By the same token while President Fernández could never call this Easter happy, he can like Alfonsín claim a measure of success in keeping the pandemic at bay until now. But, also like Alfonsín, he has reasons to worry whether it will be the same story five months down the road. If misery loves company, Fernández is far from alone in the world with most of his problems. While the global death toll from coronavirus is only just now passing into six digits as against at least 75 million dead in the two world wars (not to mention almost as many from Spanish flu a century ago), this pandemic is unique for being truly worldwide (even with African data sparse until now). Jobs and companies at risk due to massive corporate losses, collapsed chains of payment, aviation and tourism obliterated, sports cancelled etc. – an endless list of problems with no frontiers (even if closed worldwide).

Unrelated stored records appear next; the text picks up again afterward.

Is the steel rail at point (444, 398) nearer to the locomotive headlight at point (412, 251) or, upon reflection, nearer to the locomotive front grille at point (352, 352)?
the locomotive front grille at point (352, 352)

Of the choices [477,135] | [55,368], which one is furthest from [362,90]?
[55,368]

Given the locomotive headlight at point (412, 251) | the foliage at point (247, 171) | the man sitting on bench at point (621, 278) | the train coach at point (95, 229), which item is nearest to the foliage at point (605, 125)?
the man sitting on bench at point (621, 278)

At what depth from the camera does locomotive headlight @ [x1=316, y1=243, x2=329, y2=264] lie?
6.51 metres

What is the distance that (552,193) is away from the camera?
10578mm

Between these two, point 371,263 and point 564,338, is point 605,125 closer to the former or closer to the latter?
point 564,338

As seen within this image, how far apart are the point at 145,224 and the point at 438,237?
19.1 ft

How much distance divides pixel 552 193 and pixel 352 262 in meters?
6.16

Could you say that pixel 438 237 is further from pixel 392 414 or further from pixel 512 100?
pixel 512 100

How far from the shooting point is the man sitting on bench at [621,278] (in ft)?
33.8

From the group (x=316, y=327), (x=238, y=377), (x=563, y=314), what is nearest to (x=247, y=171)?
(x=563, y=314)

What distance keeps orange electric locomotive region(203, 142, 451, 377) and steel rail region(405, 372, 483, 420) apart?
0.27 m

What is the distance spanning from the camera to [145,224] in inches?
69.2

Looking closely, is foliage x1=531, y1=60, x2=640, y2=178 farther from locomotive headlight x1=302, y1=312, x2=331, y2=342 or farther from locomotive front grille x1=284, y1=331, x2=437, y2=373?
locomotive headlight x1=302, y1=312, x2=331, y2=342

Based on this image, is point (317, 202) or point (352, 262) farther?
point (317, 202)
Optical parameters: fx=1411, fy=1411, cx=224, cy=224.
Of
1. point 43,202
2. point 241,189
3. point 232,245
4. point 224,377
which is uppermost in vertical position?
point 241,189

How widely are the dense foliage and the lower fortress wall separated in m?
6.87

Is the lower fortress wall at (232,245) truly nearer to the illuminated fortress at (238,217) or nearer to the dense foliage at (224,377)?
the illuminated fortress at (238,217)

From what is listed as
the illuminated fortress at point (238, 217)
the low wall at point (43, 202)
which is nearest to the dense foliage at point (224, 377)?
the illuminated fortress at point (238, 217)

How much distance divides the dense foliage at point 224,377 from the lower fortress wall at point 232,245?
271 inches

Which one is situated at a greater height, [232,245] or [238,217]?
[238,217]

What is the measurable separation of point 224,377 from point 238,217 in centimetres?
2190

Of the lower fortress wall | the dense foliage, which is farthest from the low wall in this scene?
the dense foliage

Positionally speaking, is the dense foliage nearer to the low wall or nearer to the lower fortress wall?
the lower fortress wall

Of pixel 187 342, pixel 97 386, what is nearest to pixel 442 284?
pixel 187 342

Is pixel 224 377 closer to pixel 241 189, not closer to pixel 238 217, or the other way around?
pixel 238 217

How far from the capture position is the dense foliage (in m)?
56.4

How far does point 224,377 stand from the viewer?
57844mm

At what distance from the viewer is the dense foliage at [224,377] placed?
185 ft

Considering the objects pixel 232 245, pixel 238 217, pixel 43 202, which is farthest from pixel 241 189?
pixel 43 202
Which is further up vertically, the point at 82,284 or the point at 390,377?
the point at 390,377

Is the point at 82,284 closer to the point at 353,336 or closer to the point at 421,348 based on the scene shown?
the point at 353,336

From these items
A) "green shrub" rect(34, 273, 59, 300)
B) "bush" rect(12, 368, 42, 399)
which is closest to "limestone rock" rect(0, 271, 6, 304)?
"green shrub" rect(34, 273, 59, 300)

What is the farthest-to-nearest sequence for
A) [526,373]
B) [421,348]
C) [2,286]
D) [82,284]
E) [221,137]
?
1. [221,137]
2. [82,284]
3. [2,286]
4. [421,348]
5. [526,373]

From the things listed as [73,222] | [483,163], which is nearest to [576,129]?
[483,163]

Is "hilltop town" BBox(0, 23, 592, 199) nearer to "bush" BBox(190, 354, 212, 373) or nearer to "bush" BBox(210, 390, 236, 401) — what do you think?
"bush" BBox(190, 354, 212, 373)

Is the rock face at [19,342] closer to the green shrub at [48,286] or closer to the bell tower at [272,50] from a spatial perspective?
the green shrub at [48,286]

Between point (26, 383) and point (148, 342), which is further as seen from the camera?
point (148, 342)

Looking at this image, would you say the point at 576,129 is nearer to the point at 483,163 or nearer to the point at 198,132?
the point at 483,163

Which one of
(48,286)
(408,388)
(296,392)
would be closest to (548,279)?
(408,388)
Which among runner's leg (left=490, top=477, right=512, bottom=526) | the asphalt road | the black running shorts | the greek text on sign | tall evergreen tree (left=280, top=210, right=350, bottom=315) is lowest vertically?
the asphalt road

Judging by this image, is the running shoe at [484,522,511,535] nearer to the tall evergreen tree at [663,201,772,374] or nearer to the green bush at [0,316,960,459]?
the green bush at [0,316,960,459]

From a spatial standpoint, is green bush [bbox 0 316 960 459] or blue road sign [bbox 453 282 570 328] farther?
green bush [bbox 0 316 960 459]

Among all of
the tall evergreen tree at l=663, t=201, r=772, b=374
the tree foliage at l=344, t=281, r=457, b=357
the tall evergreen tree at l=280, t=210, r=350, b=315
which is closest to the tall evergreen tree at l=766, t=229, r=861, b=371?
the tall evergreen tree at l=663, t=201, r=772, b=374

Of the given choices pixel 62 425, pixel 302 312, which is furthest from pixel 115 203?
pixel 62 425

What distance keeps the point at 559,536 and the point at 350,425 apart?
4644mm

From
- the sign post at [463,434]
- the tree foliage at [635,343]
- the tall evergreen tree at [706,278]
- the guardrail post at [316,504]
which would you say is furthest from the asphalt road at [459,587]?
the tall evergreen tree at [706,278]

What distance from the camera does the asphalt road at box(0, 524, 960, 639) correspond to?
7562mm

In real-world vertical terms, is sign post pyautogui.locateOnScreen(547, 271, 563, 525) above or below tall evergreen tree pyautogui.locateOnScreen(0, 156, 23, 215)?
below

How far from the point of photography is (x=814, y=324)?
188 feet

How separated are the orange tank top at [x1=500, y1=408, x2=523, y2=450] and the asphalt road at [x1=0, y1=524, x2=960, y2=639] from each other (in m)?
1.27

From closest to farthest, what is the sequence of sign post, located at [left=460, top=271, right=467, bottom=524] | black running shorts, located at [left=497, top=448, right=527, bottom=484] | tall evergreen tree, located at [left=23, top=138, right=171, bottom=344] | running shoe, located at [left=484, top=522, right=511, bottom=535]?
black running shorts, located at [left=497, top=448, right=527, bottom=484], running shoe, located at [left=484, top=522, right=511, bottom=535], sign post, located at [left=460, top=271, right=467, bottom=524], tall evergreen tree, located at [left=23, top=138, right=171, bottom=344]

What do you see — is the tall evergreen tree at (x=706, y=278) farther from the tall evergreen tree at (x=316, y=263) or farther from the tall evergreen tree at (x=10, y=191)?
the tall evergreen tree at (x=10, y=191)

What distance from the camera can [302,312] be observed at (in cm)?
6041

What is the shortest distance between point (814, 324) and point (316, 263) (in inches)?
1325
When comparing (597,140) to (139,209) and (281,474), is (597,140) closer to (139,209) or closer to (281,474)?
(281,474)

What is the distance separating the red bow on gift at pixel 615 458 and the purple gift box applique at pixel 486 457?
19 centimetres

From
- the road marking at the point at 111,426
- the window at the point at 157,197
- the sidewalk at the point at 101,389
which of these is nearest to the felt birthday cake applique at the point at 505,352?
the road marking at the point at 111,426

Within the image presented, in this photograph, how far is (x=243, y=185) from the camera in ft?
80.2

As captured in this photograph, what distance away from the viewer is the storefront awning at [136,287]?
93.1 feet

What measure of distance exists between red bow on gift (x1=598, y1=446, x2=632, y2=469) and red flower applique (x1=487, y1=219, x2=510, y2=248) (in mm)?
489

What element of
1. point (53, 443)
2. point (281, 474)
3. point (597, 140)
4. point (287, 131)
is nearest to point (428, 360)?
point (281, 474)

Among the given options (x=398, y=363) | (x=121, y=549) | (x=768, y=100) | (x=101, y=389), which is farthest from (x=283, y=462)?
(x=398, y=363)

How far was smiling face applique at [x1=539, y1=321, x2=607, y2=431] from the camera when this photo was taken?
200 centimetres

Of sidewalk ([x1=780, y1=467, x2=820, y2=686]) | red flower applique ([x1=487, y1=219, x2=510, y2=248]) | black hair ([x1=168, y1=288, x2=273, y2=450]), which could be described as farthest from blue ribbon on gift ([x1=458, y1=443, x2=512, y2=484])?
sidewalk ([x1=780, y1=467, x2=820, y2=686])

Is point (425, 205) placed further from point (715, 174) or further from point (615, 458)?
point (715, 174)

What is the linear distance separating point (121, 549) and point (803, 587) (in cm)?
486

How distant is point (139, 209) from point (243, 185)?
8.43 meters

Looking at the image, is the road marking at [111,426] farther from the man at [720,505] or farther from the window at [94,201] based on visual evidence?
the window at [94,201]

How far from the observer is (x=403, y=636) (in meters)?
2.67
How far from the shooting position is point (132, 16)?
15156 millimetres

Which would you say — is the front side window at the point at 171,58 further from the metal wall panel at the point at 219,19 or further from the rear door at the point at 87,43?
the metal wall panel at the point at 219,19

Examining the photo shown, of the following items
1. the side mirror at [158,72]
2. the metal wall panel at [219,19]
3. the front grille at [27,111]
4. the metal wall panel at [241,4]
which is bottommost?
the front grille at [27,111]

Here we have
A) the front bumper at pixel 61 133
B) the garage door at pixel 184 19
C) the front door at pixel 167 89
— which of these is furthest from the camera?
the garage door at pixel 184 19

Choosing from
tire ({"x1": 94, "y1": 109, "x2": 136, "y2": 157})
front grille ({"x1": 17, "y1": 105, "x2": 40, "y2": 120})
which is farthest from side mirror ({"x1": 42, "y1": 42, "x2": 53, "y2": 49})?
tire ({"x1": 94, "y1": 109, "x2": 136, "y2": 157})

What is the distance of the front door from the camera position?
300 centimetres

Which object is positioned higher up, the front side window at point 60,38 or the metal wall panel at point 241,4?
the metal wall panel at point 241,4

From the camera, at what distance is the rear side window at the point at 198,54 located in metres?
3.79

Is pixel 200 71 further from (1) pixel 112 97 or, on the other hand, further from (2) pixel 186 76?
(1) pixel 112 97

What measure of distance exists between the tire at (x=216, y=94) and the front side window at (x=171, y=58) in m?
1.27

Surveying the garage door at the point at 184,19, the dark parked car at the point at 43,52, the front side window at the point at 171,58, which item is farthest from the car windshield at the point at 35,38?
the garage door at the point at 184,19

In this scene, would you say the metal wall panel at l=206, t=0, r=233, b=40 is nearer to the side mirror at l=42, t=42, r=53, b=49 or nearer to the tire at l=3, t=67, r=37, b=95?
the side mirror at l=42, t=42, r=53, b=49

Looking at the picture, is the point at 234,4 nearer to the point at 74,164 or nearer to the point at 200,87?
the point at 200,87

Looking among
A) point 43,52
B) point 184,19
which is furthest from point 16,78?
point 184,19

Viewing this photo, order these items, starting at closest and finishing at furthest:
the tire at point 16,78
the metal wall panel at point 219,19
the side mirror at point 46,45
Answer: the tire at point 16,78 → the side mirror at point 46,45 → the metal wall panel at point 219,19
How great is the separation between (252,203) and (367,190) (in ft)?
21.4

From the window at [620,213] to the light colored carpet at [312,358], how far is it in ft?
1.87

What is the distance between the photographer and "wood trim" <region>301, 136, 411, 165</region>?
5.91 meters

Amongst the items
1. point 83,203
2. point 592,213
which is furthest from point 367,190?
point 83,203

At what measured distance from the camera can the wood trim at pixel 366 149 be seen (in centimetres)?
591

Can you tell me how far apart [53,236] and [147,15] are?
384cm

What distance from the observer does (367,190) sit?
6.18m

But Fernández also has at least one political as well as many economic problems – unlike Alfonsín’s solidly Radical administration, he heads a coalition government whose extreme wing finds its ideology dovetailing neatly into a hidden agenda within the anti-coronavirus campaign without moving a finger. Thus the economic havoc from prolonged quarantine is the perfect alibi for default (even the centre-right opposition advises against paying Paris Club debt) while the “combatting capital” of the Peronist march is served by limiting state relief to the poor and small businessmen, allowing those “too big to fail” to fall. But who today can tell the future?